Drive(s) Read/Write error since switch from unraid.

MrYoshii

Cadet
Joined
Mar 19, 2023
Messages
9
My System:
  • Motherboard: Gigabyte B760 Gaming X AX DDR4
  • CPU: Intel Core I5 13500
  • RAM: Corsair Vengeance LPX 32GB (2 x 16 GB) DDR4 3200MHz
  • Hard drives, quantity, model numbers, and RAID configuration, including boot drives:
    4x ST8000DMZ04 1x ST8000VNZ04 RAIDZ1
  • Hard disk controllers: Adaptec ASR-72405
  • Network cards: onboard from MB

The Problem:
On the weekend, i moved from Unraid to Truenas Scale. I put all my data from my Backup back on the Array.
Overnight i did a Scrub Tasks.
In the morning, I saw a few massages via Telegram:
And this was the array status:
1679313084620.png

The one drive with no errors was the missing one.
Code:
HomeServer01, [20.03.2023 00:00]
TrueNAS @ HomeServer01 
 
New alerts:

  * Scrub of pool 'Array1_32TB' started.

Current alerts:

  * Scrub of pool 'Array1_32TB' started.

HomeServer01, [20.03.2023 00:04]
TrueNAS @ HomeServer01 
 
New alerts:

  * Pool Array1_32TB state is ONLINE: One or more devices has experienced an unrecoverable error. An attempt was made to correct the error. Applications are unaffected.

Current alerts:

  * Scrub of pool 'Array1_32TB' started.
  * Pool Array1_32TB state is ONLINE: One or more devices has experienced an unrecoverable error.

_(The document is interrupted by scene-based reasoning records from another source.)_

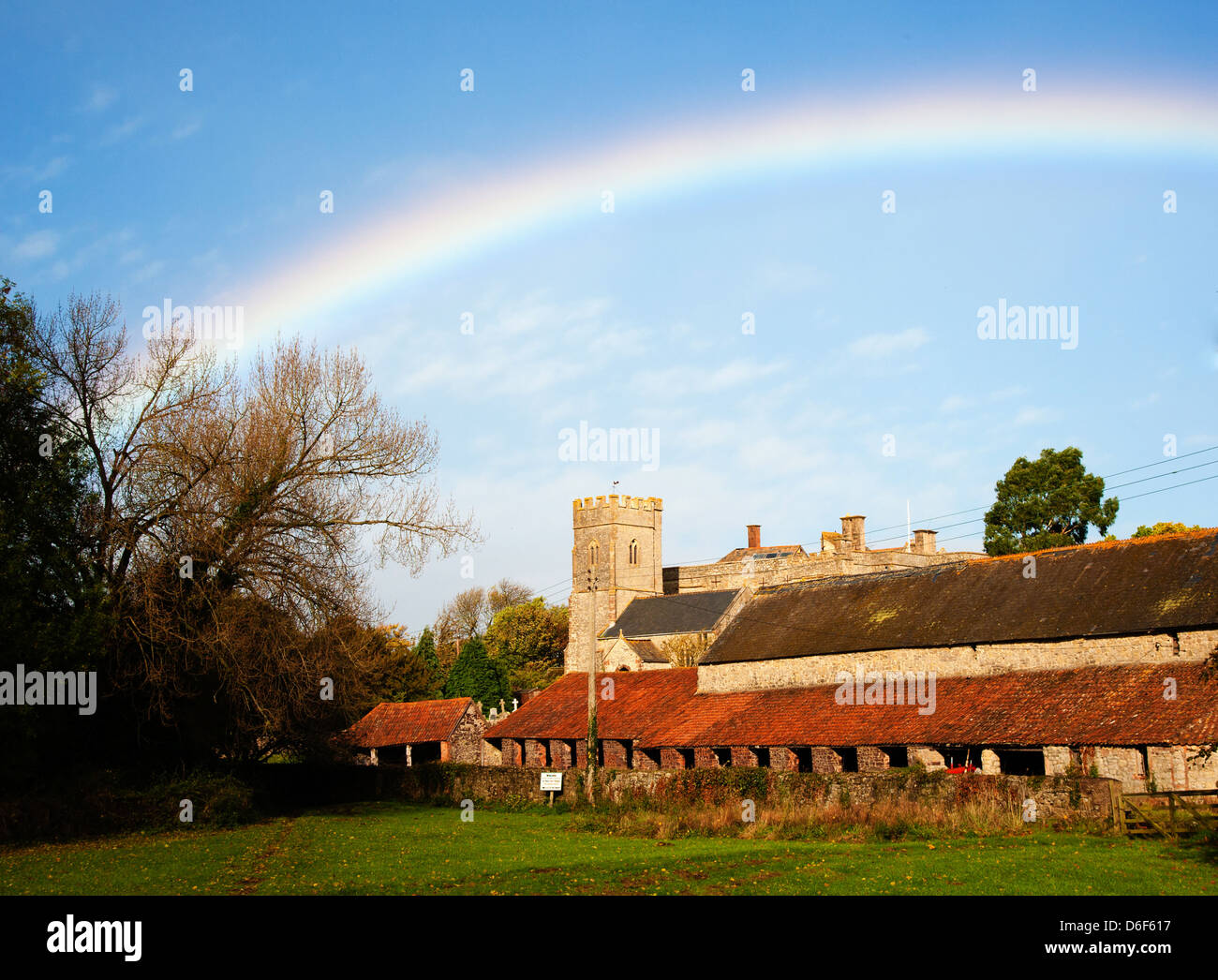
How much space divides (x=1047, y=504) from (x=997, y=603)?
30.3m

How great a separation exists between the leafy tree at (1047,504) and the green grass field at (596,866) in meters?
44.6

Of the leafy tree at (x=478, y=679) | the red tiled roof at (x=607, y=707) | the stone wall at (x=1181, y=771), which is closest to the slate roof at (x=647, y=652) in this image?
the leafy tree at (x=478, y=679)

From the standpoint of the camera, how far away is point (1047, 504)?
6288 centimetres

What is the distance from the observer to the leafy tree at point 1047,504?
62.5 meters

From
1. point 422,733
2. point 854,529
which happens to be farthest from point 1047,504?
point 422,733

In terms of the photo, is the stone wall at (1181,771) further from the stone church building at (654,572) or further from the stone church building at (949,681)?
the stone church building at (654,572)

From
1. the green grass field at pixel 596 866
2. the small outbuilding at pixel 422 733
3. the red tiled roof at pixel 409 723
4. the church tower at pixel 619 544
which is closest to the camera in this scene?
the green grass field at pixel 596 866

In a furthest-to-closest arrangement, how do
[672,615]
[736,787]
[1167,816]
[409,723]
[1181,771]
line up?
1. [672,615]
2. [409,723]
3. [736,787]
4. [1181,771]
5. [1167,816]

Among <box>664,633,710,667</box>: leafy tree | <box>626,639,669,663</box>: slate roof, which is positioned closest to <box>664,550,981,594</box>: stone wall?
<box>664,633,710,667</box>: leafy tree

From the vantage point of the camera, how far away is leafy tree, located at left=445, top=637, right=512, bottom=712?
70875 millimetres

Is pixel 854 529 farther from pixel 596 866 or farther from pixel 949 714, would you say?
pixel 596 866

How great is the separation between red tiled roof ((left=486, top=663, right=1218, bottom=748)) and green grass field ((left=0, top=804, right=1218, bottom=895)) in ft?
16.9

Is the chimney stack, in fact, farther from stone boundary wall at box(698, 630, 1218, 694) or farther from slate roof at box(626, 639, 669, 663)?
stone boundary wall at box(698, 630, 1218, 694)

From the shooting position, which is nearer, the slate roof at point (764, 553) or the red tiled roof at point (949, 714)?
the red tiled roof at point (949, 714)
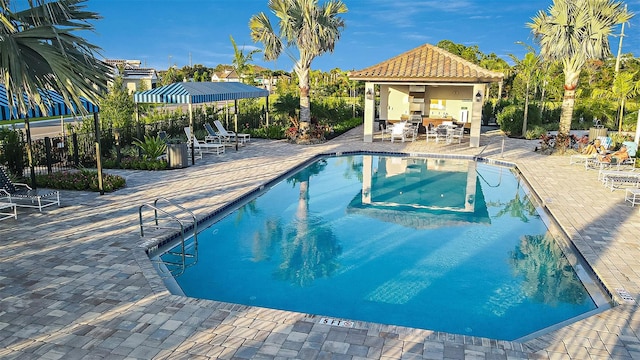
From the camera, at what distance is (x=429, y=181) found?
14.9 meters

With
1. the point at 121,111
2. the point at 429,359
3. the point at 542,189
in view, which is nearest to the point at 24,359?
the point at 429,359

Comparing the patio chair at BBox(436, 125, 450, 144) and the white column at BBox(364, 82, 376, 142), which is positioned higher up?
the white column at BBox(364, 82, 376, 142)

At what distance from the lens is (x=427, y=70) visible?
20781 mm

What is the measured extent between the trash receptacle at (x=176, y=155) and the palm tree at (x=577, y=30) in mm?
13898

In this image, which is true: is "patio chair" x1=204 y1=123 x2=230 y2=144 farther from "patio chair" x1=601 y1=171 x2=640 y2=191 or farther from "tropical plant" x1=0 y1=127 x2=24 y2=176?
"patio chair" x1=601 y1=171 x2=640 y2=191

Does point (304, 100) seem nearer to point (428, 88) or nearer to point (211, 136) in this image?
point (211, 136)

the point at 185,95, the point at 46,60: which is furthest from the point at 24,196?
the point at 185,95

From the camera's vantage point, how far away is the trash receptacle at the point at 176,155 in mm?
14555

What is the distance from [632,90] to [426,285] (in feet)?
71.0

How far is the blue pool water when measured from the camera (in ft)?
21.4

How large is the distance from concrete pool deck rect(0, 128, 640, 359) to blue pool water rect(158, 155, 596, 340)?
0.76 m

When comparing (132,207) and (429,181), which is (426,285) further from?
(429,181)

An attempt was made to correct the error. Applications are unaffected.

HomeServer01, [20.03.2023 00:05]
TrueNAS @ HomeServer01 
 
New alert:

  * Pool Array1_32TB state is DEGRADED: One or more devices has been removed by the administrator. Sufficient replicas exist for the pool to continue functioning in a degraded state. 
The following devices are not healthy:

    * Disk ST8000DM004-2U9188 WSC**** is REMOVED

The following alert has been cleared:

  * Pool Array1_32TB state is ONLINE: One or more devices has experienced an unrecoverable error. An attempt was made to correct the error. Applications are unaffected.

Current alerts:

  * Scrub of pool 'Array1_32TB' started.
  * Pool Array1_32TB state is DEGRADED: One or more devices has been removed by the administrator. Sufficient replicas exist for the pool to continue functioning in a degraded state. 
The following devices are not healthy:

    * Disk ST8000DM004-2U9188 WSC**** is REMOVED

HomeServer01, [20.03.2023 00:52]
TrueNAS @ HomeServer01 
 
New alerts:

  * Scrub of pool 'Array1_32TB' finished.

Current alerts:

  * Scrub of pool 'Array1_32TB' started.
  * Pool Array1_32TB state is DEGRADED: One or more devices has been removed by the administrator. Sufficient replicas exist for the pool to continue functioning in a degraded state. 
The following devices are not healthy:

    * Disk ST8000DM004-2U9188 WSC**** is REMOVED
  * Scrub of pool 'Array1_32TB' finished.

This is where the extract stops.